Dataset extract Block Start
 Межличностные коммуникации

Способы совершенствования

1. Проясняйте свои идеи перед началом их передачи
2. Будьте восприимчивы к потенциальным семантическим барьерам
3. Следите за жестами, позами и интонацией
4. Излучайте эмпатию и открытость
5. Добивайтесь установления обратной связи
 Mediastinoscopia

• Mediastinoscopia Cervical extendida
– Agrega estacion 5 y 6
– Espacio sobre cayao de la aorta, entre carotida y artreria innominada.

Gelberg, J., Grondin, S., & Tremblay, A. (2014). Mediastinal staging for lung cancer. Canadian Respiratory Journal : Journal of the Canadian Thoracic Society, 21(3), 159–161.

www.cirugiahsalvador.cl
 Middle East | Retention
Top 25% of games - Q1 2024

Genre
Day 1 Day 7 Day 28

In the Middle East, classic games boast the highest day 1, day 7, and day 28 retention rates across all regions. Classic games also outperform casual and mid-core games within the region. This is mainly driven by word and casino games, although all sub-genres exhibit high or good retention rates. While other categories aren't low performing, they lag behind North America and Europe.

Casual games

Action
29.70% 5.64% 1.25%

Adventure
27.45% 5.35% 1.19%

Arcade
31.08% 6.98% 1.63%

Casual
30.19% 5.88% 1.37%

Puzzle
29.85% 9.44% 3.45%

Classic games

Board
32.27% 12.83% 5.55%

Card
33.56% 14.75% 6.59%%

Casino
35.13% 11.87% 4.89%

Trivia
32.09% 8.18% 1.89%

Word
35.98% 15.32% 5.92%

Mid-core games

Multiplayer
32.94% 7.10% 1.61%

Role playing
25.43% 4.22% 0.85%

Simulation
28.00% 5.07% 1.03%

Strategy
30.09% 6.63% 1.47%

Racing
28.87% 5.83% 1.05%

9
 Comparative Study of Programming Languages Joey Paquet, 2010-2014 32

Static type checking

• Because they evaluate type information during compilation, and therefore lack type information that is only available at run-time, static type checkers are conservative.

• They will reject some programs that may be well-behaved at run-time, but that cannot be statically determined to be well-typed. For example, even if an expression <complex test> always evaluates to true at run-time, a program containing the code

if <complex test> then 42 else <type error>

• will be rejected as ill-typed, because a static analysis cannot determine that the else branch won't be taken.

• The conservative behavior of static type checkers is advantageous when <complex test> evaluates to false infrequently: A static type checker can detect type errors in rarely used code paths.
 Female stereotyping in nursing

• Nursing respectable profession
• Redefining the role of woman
Dataset extract Block End
• **Task instructions**
Above are some records. Copy each of their lines that holds the string "evaluates".

• **Written solution**
• They will reject some programs that may be well-behaved at run-time, but that cannot be statically determined to be well-typed. For example, even if an expression <complex test> always evaluates to true at run-time, a program containing the code
• The conservative behavior of static type checkers is advantageous when <complex test> evaluates to false infrequently: A static type checker can detect type errors in rarely used code paths.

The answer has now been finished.